To do:
Among the entries below, only the lines starting at the one with "Femme noire qui" and ending at the one with "The word GAMES", both included, are to be printed exactly.

Records for this task:
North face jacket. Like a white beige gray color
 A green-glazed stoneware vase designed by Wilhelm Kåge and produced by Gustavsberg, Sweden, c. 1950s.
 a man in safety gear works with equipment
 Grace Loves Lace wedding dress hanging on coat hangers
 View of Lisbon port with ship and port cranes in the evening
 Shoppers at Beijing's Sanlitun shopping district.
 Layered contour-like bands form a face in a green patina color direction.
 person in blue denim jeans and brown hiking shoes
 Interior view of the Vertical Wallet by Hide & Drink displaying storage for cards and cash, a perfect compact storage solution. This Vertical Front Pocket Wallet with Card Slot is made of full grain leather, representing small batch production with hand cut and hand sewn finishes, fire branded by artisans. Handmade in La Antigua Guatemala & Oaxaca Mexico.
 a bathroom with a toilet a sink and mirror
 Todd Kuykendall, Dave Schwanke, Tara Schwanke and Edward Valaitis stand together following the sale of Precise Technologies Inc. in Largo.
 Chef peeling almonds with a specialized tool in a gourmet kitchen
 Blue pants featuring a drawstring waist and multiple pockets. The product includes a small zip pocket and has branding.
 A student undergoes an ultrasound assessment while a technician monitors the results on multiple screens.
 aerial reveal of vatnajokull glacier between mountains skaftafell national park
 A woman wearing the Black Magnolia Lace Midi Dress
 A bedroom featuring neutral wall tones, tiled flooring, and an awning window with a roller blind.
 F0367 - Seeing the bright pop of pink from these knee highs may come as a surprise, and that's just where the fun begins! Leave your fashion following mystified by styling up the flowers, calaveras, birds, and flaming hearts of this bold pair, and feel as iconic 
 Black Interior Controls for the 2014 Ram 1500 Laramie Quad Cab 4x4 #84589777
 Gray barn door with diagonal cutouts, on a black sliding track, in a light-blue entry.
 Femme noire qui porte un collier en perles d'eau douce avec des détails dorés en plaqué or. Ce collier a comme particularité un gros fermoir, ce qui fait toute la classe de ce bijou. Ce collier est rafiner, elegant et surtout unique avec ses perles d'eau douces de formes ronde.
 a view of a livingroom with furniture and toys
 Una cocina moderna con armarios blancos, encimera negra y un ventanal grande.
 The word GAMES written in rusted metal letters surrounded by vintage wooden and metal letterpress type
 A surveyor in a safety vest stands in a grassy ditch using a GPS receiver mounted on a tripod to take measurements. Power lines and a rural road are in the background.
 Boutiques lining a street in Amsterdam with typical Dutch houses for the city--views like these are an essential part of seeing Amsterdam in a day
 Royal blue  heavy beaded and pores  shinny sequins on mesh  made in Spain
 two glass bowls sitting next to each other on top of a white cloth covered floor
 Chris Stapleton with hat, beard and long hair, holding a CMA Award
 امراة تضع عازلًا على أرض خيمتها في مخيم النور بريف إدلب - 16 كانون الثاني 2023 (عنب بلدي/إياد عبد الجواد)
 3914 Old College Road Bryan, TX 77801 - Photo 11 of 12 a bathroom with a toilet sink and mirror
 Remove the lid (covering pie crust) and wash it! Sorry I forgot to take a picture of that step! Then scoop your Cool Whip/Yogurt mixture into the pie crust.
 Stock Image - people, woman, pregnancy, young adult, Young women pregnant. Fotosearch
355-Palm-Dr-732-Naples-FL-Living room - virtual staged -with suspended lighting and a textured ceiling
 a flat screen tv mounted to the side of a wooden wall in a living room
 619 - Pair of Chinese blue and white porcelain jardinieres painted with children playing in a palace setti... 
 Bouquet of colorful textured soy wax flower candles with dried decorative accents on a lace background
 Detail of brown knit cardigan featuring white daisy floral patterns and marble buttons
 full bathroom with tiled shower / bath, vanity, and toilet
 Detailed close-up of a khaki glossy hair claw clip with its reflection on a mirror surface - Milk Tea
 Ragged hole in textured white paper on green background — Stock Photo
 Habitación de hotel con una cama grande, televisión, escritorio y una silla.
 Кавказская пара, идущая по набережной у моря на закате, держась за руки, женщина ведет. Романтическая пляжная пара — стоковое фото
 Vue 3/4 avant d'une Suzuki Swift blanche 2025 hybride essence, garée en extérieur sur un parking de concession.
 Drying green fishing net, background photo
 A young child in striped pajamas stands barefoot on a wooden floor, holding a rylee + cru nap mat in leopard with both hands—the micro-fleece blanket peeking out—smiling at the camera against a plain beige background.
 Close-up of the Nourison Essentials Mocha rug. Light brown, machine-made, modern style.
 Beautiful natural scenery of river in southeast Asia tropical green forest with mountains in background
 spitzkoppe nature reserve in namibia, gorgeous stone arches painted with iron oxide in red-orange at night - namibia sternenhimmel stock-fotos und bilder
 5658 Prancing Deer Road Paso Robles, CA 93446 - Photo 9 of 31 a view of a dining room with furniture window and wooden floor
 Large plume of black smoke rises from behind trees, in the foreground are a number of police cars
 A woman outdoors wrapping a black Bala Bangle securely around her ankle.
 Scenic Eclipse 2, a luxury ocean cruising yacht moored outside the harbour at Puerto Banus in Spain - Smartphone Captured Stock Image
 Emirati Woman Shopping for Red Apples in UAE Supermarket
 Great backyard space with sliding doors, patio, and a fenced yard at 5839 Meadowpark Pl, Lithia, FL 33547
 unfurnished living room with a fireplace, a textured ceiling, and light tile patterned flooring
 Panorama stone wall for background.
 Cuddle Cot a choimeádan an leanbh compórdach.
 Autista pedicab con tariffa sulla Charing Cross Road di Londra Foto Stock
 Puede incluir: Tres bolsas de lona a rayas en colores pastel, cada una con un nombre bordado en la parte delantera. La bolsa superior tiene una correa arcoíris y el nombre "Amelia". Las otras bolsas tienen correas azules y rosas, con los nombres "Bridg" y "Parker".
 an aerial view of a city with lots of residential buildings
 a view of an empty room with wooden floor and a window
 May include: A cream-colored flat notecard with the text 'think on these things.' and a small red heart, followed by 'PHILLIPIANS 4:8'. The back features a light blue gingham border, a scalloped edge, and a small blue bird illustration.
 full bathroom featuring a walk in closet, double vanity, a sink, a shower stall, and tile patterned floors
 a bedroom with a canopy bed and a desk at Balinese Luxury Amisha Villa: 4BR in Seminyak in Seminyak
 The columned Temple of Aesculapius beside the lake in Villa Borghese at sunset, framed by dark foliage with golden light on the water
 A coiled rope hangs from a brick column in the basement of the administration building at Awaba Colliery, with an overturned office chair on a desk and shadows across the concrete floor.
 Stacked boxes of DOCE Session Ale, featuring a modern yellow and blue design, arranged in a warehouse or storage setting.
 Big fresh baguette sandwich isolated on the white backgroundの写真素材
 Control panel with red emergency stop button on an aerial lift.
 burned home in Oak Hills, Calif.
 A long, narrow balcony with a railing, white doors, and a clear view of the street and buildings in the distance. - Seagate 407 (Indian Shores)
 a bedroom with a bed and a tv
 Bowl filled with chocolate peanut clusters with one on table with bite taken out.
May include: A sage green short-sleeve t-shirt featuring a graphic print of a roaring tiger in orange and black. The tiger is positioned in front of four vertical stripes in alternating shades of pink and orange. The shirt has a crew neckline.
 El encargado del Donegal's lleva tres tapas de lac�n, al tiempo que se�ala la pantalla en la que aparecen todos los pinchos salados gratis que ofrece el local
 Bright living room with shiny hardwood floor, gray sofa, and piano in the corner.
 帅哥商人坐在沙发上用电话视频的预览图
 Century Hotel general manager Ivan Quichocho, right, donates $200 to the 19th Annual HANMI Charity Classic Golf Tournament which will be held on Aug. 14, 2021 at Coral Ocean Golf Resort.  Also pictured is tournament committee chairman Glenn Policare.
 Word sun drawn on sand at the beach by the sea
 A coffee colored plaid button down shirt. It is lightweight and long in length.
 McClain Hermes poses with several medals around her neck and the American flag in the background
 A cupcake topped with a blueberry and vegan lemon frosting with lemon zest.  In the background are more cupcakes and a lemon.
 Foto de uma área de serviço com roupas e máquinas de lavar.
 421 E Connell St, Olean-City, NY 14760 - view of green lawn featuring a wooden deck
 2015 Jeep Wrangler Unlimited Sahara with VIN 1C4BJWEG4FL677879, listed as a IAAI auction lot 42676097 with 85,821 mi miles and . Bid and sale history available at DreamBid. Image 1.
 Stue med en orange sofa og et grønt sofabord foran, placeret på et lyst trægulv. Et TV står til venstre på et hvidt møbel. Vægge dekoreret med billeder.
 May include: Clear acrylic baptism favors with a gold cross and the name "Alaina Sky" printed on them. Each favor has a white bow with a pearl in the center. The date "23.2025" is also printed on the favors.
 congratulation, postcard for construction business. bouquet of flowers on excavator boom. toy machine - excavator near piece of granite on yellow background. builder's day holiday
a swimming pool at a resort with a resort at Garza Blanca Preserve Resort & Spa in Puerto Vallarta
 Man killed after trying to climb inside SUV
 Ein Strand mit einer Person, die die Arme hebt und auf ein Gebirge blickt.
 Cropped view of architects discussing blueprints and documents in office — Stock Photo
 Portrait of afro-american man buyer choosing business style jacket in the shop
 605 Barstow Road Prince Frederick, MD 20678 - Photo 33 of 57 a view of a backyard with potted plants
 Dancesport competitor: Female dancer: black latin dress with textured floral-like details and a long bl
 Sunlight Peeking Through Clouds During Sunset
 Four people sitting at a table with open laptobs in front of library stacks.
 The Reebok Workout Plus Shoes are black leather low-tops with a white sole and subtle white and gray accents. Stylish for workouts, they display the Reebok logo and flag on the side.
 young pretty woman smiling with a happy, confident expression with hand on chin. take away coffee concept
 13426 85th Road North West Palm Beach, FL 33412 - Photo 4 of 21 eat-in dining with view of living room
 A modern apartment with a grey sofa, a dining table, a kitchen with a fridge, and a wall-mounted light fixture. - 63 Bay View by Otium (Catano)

Your response:
 Femme noire qui porte un collier en perles d'eau douce avec des détails dorés en plaqué or. Ce collier a comme particularité un gros fermoir, ce qui fait toute la classe de ce bijou. Ce collier est rafiner, elegant et surtout unique avec ses perles d'eau douces de formes ronde.
 a view of a livingroom with furniture and toys
 Una cocina moderna con armarios blancos, encimera negra y un ventanal grande.
 The word GAMES written in rusted metal letters surrounded by vintage wooden and metal letterpress type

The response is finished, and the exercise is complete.